Pictures paired with source code

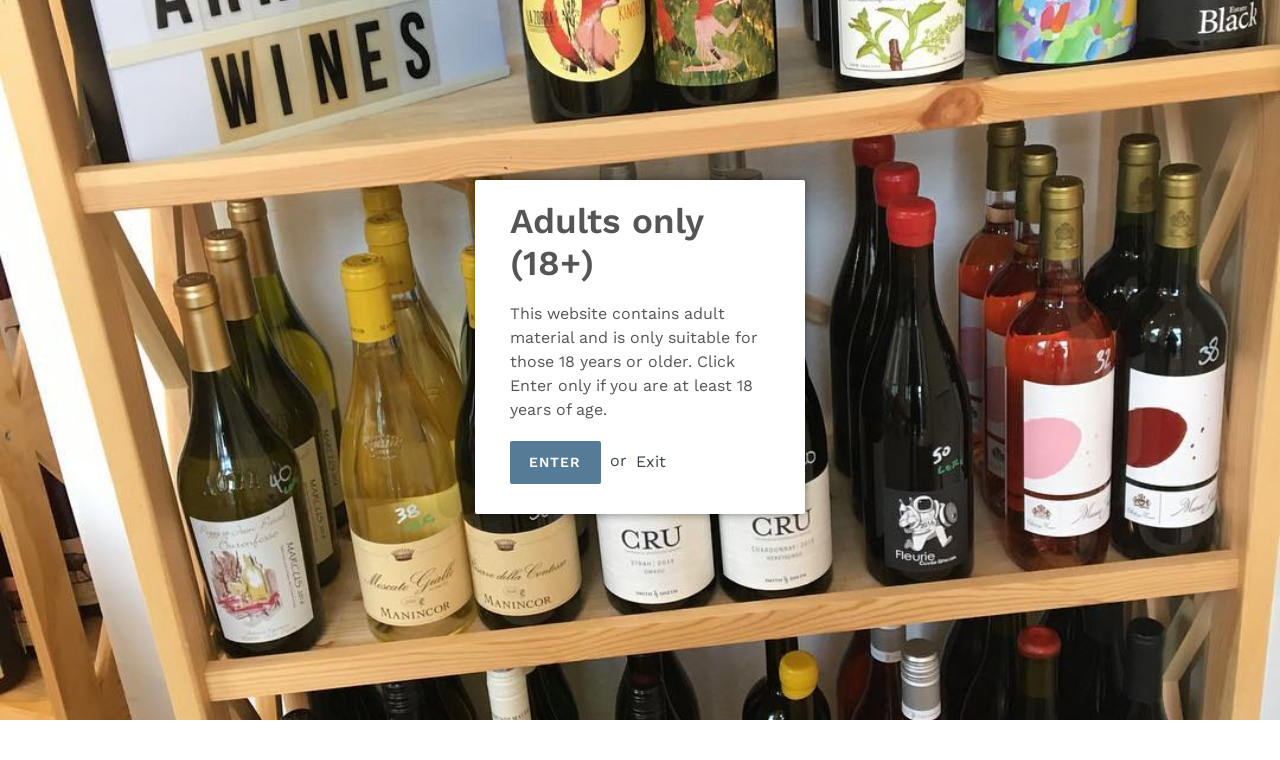

--- FILE ---
content_type: application/x-javascript
request_url: https://app.sealsubscriptions.com/shopify/public/status/shop/cultwine-co-nz.myshopify.com.js?1767118117
body_size: -287
content:
var sealsubscriptions_settings_updated='1759486470c';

> **WHAT YOU SHOULD DO**
For this exercise, output the records exactly but omit their pictures.

> **ANSWER BOX**
--- FILE ---
content_type: application/x-javascript
request_url: https://app.sealsubscriptions.com/shopify/public/status/shop/cultwine-co-nz.myshopify.com.js?1767118117
body_size: -287
content:
var sealsubscriptions_settings_updated='1759486470c';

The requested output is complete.